ADJUSTED EBITDA was $95.3 million for the nine months ended September 30, 2015 compared to $61.4 million for the same period last year, a 55% increase.  The increase was driven by significant growth in our cash earnings such as origination fees, servicing fees, investment sales revenue, prepayment fee income, loan assumption fees and net interest income, partially offset by the aforementioned increase in personnel expenses.

1 Adjusted EBITDA is a non-GAAP financial measure the Company presents to help investors better understand our operating performance.  For a reconciliation of adjusted EBITDA to net income, refer to the sections of this press release below titled "Non-GAAP Financial Measures" and "Adjusted Financial Metric Reconciliation to GAAP."

Conference Call Information

The Company will host a conference call to discuss its quarterly results on Wednesday, November 4, 2015 at 8:30 a.m. Eastern time. Analysts and investors interested in participating are invited to call (888) 632-3382 from within the United States or (785) 424-1677 from outside the United States and are asked to reference the Conference ID: WDQ315. A simultaneous webcast of the call will be available on the Investor Relations section of the Walker & Dunlop website at http://www.walkerdunlop.com. Presentation materials, related to the conference call, will be posted to the Investor Relations section of the Company's website prior to the call.

A telephonic replay of the call will also be available from approximately 11:00 a.m. Eastern time November 4, 2015 through November 18, 2015. Please call (800) 839-2488 from the United States or (402) 220-7224 from outside the United States. An audio replay will also be available on the Investor Relations section of the Company's website, along with the presentation materials.

About Walker & Dunlop

Walker & Dunlop (NYSE: WD), headquartered in Bethesda, Maryland, is one of the largest commercial real estate finance companies in the United States providing financing and investment sales to owners of multifamily and commercial properties. Walker & Dunlop, which is included in the S&P SmallCap 600 Index, has over 500 professionals in 24 offices across the nation with an unyielding commitment to client satisfaction.

--------------------------------------------------

§ What this task involves
Reproduce the part of the press release starting with "A telephonic replay" and going on through "the presentation materials.", renaming "telephonic replay" as "phone replay".

§ Raw data
--------------------------------------------------

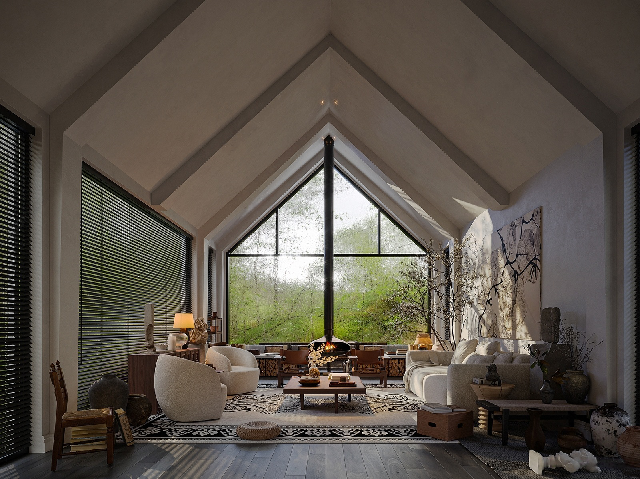Mid-Century Modern Villa Living Room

--------------------------------------------------

§ Completed task
A phone replay of the call will also be available from approximately 11:00 a.m. Eastern time November 4, 2015 through November 18, 2015. Please call (800) 839-2488 from the United States or (402) 220-7224 from outside the United States. An audio replay will also be available on the Investor Relations section of the Company's website, along with the presentation materials.